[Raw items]
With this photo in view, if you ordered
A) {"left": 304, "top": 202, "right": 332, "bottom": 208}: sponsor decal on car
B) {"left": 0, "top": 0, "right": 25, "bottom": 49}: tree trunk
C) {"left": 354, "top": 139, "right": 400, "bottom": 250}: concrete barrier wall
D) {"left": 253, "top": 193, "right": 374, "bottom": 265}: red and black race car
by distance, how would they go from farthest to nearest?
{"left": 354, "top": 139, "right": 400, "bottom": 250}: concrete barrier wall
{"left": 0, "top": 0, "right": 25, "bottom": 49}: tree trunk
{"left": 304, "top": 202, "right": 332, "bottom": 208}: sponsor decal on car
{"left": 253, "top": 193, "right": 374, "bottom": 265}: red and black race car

**The request:**
Can you rewrite all the items above, replacing "ordered" with "ranked" and leaving everything else unchanged?

**Task output:**
With this photo in view, if you ranked
A) {"left": 304, "top": 202, "right": 332, "bottom": 208}: sponsor decal on car
B) {"left": 0, "top": 0, "right": 25, "bottom": 49}: tree trunk
C) {"left": 354, "top": 139, "right": 400, "bottom": 250}: concrete barrier wall
D) {"left": 253, "top": 193, "right": 374, "bottom": 265}: red and black race car
by distance, how would they go from farthest to nearest?
{"left": 354, "top": 139, "right": 400, "bottom": 250}: concrete barrier wall
{"left": 0, "top": 0, "right": 25, "bottom": 49}: tree trunk
{"left": 304, "top": 202, "right": 332, "bottom": 208}: sponsor decal on car
{"left": 253, "top": 193, "right": 374, "bottom": 265}: red and black race car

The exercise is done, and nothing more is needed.